> **THE RECORDS**:
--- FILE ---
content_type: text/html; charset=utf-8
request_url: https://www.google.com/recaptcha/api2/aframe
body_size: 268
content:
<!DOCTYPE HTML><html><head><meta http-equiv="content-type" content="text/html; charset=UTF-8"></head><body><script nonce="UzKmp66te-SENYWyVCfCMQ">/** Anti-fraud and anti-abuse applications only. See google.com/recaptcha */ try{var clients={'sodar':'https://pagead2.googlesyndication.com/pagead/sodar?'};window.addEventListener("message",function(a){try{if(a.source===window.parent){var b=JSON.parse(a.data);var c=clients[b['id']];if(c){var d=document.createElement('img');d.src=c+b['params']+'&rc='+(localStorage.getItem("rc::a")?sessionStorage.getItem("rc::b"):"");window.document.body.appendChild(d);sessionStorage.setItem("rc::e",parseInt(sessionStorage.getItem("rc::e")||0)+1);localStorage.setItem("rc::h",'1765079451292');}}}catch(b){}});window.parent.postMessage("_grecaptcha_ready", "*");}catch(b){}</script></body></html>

> **TASK BRIEF**: Having read the entries above, set each one down again exactly.

> **RESULT OF THE TASK**:
--- FILE ---
content_type: text/html; charset=utf-8
request_url: https://www.google.com/recaptcha/api2/aframe
body_size: 268
content:
<!DOCTYPE HTML><html><head><meta http-equiv="content-type" content="text/html; charset=UTF-8"></head><body><script nonce="UzKmp66te-SENYWyVCfCMQ">/** Anti-fraud and anti-abuse applications only. See google.com/recaptcha */ try{var clients={'sodar':'https://pagead2.googlesyndication.com/pagead/sodar?'};window.addEventListener("message",function(a){try{if(a.source===window.parent){var b=JSON.parse(a.data);var c=clients[b['id']];if(c){var d=document.createElement('img');d.src=c+b['params']+'&rc='+(localStorage.getItem("rc::a")?sessionStorage.getItem("rc::b"):"");window.document.body.appendChild(d);sessionStorage.setItem("rc::e",parseInt(sessionStorage.getItem("rc::e")||0)+1);localStorage.setItem("rc::h",'1765079451292');}}}catch(b){}});window.parent.postMessage("_grecaptcha_ready", "*");}catch(b){}</script></body></html>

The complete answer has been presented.